A credit score is basically a statistical analysis representing a person’s credit files. Banks and credit card companies use this as a tool to determine the following: those who are qualified to take a loan; the interest rates that may be charged; and, the credit limit which may be given to an applicant. Few people know that credit scores are also being used by auto insurance companies. But these three numbers, which could also be prone to mistakes, may eventually lead to paying higher premium rates because of instances when insurers mistakenly interpret credit reports.
According to Mississippi Insurance Commissioner Mike Chaney, he had also fallen victim to this kind of mistake. Because of the error of his automobile insurance company, he had to face a 10% increase in his premium. It was only remedied when he questioned the hike which was based on his credit history. He said that he was erroneously rated as a credit risk.
It must be understood that a low credit score usually equates to low credibility creditworthiness. And though vehicle insurers maintain that those with bad credit have a bigger chance of filing claims, consumer advocates do not agree. They argue that such is not an accurate yardstick and that there really is no reciprocal relation between risk and credit. Some even argue that credit scoring is stoic; unable to see sudden loss of jobs or unexpected medical bills. As such, they maintain that the auto insurance industry must rely more on proven risk indicators such as the condition of the property being insured or the claims history of a person.

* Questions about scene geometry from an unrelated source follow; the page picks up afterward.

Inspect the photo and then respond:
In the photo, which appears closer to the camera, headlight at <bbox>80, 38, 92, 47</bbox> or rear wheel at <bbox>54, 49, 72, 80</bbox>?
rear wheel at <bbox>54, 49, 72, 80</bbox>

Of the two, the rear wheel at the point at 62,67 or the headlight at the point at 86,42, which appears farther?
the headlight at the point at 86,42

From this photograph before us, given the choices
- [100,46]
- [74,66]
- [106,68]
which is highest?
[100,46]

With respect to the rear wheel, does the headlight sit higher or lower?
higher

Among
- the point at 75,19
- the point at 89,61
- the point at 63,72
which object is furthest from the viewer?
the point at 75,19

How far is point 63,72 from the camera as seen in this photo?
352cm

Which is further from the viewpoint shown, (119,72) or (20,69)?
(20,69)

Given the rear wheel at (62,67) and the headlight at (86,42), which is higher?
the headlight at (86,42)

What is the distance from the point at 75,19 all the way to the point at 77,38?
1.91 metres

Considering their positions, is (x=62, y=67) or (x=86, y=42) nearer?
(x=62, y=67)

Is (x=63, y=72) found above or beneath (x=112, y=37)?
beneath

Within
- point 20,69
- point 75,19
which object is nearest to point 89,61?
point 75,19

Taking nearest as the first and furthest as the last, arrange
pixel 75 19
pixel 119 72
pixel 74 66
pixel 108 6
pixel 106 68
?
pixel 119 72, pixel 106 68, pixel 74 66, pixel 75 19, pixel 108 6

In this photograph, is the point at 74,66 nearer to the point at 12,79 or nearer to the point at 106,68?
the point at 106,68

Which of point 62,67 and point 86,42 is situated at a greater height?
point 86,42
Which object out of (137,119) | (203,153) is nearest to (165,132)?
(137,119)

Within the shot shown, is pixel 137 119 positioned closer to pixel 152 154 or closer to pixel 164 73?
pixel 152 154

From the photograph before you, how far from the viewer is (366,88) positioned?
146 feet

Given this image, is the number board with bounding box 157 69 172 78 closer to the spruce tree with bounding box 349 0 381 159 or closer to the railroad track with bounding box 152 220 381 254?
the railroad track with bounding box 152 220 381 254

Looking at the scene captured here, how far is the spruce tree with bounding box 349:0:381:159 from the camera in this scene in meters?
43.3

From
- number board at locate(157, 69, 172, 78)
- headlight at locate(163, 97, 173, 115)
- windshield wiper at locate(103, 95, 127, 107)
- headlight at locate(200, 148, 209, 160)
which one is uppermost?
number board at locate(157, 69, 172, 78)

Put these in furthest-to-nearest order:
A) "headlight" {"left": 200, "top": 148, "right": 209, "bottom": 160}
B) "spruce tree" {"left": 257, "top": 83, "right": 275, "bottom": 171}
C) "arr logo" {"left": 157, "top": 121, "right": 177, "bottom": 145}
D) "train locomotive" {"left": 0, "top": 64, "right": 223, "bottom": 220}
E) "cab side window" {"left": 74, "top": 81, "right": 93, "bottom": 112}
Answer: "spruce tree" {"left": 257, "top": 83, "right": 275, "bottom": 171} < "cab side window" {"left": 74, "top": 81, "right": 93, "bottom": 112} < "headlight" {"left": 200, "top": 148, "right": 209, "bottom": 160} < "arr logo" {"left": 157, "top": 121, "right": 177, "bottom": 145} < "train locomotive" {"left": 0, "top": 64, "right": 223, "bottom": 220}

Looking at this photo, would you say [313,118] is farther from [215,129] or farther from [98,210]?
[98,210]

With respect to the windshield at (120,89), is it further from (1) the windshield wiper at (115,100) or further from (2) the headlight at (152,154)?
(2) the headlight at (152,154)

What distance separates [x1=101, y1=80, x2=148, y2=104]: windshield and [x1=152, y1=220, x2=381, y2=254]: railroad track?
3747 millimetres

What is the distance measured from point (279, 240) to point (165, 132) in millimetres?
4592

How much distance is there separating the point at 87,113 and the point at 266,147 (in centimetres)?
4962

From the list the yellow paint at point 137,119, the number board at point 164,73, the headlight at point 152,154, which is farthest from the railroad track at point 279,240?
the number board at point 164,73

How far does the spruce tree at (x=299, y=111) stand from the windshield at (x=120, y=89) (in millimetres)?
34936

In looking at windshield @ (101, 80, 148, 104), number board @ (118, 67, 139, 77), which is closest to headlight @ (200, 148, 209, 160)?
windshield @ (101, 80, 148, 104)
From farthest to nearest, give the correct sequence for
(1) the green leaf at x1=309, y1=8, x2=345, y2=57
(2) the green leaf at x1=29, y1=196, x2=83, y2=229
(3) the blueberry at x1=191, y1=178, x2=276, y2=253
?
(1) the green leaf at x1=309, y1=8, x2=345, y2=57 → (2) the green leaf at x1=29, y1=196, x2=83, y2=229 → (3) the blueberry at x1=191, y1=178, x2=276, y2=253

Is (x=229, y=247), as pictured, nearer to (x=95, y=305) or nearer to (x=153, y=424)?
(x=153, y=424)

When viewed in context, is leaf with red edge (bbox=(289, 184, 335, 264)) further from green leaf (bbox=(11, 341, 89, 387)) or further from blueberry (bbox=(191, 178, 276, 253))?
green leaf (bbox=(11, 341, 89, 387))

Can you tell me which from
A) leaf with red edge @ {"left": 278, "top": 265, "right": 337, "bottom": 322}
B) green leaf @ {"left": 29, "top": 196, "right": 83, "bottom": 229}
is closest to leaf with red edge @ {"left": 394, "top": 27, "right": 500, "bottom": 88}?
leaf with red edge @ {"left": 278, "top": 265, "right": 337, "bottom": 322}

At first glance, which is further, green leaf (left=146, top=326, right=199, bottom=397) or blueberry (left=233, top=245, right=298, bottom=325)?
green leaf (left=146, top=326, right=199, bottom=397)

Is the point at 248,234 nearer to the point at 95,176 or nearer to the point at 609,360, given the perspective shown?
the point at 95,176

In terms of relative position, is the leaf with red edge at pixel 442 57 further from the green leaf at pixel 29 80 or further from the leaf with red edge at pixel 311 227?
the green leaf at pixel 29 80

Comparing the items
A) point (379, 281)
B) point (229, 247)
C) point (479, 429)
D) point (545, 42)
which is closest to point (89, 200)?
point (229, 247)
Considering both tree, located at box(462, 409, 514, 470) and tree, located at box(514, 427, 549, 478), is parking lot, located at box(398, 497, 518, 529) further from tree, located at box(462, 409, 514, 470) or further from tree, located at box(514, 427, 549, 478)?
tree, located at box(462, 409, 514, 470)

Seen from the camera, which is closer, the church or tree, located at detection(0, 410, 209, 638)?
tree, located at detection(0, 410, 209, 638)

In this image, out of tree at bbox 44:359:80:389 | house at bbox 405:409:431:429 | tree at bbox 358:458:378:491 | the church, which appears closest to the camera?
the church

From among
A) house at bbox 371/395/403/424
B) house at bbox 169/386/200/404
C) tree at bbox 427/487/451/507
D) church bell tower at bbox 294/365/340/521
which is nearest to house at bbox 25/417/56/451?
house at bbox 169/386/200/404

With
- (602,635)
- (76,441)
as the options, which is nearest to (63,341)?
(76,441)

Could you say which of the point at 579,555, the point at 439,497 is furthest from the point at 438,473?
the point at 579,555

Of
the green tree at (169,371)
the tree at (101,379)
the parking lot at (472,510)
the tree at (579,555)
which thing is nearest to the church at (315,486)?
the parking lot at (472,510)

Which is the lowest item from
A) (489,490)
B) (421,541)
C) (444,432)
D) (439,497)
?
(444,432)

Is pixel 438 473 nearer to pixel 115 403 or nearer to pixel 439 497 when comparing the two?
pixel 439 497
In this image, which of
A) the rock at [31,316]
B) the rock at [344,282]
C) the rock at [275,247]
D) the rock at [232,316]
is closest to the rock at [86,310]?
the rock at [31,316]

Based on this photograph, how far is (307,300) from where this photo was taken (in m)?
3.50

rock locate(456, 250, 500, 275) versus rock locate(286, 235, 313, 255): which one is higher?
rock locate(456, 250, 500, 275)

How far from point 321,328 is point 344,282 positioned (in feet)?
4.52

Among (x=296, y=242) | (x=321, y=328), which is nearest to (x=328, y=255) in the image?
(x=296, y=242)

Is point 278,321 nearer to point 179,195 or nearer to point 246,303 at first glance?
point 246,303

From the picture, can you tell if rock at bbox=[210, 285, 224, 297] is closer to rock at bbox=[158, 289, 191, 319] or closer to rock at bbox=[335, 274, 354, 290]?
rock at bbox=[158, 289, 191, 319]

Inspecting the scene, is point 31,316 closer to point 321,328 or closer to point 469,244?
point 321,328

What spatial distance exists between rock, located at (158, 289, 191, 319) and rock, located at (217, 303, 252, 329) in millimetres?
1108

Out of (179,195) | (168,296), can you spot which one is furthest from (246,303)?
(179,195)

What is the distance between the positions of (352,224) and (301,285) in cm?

Chaney stated that there were cases when insurers hiked their premiums even without state approval by using credit scoring. In the midst of an economic recession, the debate regarding this issue is raging as more consumers are analyzing their spending.
But insurance providers are defending the use of information regarding credit reports. The practice, which actually started as a mortgage underwriting tool in the mid-90s, had been supported by several studies. In a Federal Trade Commission research, it found that credit-based insurers do have the capacity to forecast potential risks. Other studies based in Texas also hold the same results.
Insurers also say that credit scoring is actually a reward system. Those who have high scores obtain lower premiums. They say that it is a just way to determine premiums. Robert Hartwig, head of the Insurance Information Institute, stated that it is an “objective measure of financial responsibility.” He continued that those who are responsible financially tend to be also responsible on other facets of life. Even employers check the credit history of applicants to see if they are responsible.
It is therefore advised that consumers ask their insurer for reason/s why hikes in their premiums have occurred.